We are not born with a set of values and rules for living. We learn them from our parents and adults in our lives. We learn by what they say but mostly by what they do or don’t do. We’ll call these family Values. Family values refers to the set of principles and behaviors under which a family functions. They are
ideas, beliefs and behaviors about what’s important, what’s right and what’s not okay for being in the world. Each family has a different set of values that are meaningful to them.
If you could take a personal inventory, would you find honesty, trustworthiness, courage, responsibility, empathy, loving kindness, friendliness, helpfulness, patience, persistence or would it be the opposite of these things?
Our family values are a reflection of who we are and how we teach the next generation. When we speak and live those values, our children learn to do the same. They learn to express themselves, to solve problems, to learn from their mistakes, and to develop skills that lead to building fulfilling lives.
Teaching our children a lesson or two about respect is one thing, but making sure we are listening to our children is an entirely different subject, and one of paramount importance.
To teach loyalty, we must demonstrate to our children that we are with them through triumph and struggles. To promote curiosity and different ways of learning, we must encourage and provide opportunities for discovery. To develop sociability, we must teach cooperation, listen to their ideas without blaming, shaming or condemning ideas that’s different from ours. To develop resilience, we must allow them to meet challenges, make mistakes, experience failures and garner the wear-with-all to make the necessary repairs. We must hold them accountable for their actions so they can learn to make amends for the mistakes they cast toward others. We forgive them when they wrong us so they can learn to forgive others who wrong them. We struggle to make our best decisions, achieve our goals and solve problems and seek help when don’t have the answers. We do these things so they can learn that so much of life requires reflections and hard work. We help others in need to show our children how to make a difference in the world.
We laugh, we play and have fun and, we have dreams of our own that we are working to realize.
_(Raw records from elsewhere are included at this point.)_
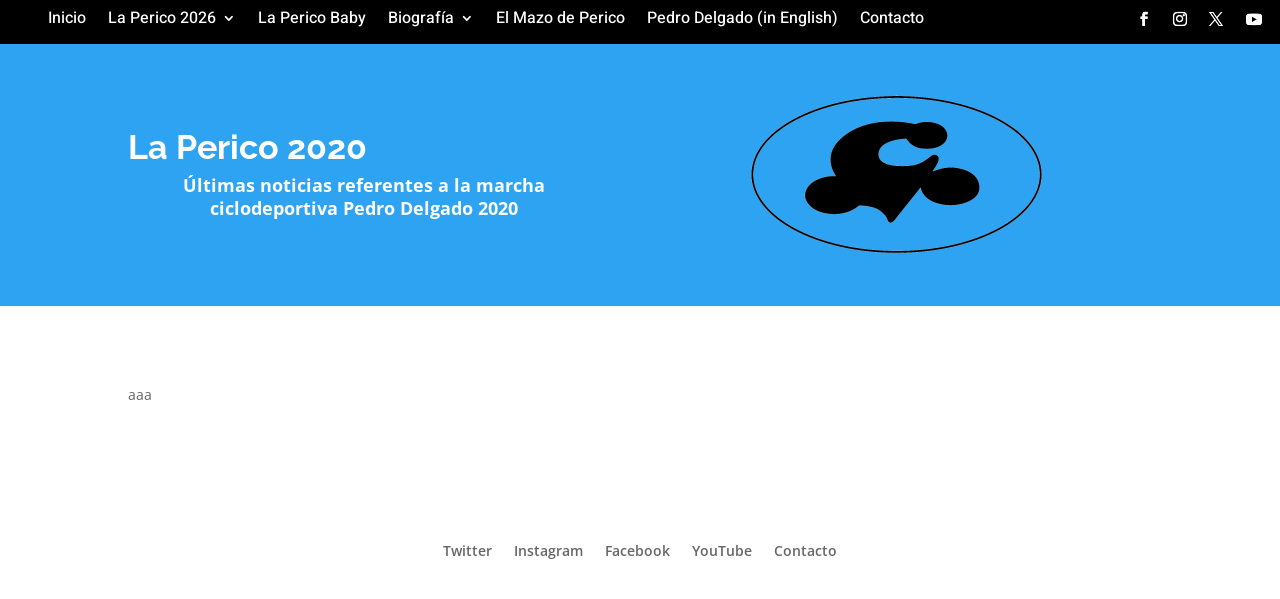

--- FILE ---
content_type: text/css
request_url: https://pedrodelgado.com/wp-content/et-cache/2732/et-divi-dynamic-tb-7879-tb-8002-2732-late.css?ver=1766685915
body_size: 95
content:
@font-face{font-family:ETmodules;font-display:block;src:url(//pedrodelgado.com/wp-content/themes/Divi/core/admin/fonts/modules/social/modules.eot);src:url(//pedrodelgado.com/wp-content/themes/Divi/core/admin/fonts/modules/social/modules.eot?#iefix) format("embedded-opentype"),url(//pedrodelgado.com/wp-content/themes/Divi/core/admin/fonts/modules/social/modules.woff) format("woff"),url(//pedrodelgado.com/wp-content/themes/Divi/core/admin/fonts/modules/social/modules.ttf) format("truetype"),url(//pedrodelgado.com/wp-content/themes/Divi/core/admin/fonts/modules/social/modules.svg#ETmodules) format("svg");font-weight:400;font-style:normal}

--- FILE ---
content_type: text/css
request_url: https://pedrodelgado.com/wp-content/et-cache/2732/et-divi-dynamic-tb-7879-tb-8002-2732-late.css
body_size: 95
content:
@font-face{font-family:ETmodules;font-display:block;src:url(//pedrodelgado.com/wp-content/themes/Divi/core/admin/fonts/modules/social/modules.eot);src:url(//pedrodelgado.com/wp-content/themes/Divi/core/admin/fonts/modules/social/modules.eot?#iefix) format("embedded-opentype"),url(//pedrodelgado.com/wp-content/themes/Divi/core/admin/fonts/modules/social/modules.woff) format("woff"),url(//pedrodelgado.com/wp-content/themes/Divi/core/admin/fonts/modules/social/modules.ttf) format("truetype"),url(//pedrodelgado.com/wp-content/themes/Divi/core/admin/fonts/modules/social/modules.svg#ETmodules) format("svg");font-weight:400;font-style:normal}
Our children need to know that we are human being who have needs of our own and who are growing and imperfect.
What’s A Person To Do?
1. Take an inventory of your personal values. It’s okay to put them in writing.
2. Make every effort to live those values everyday.
3. Respond to others with kindness, empathy and gratitude.
4. Access to discover if your words and behaviors are consistent.
Because children are more likely to do what we do rather than what we tell them to do.
When we put these values into everyday action, we help create a healthy learning environment for our children and our whole family. This allows our children to learn to chart their own course through the life they create for themselves. This way our own stories that abound are therefore in the making.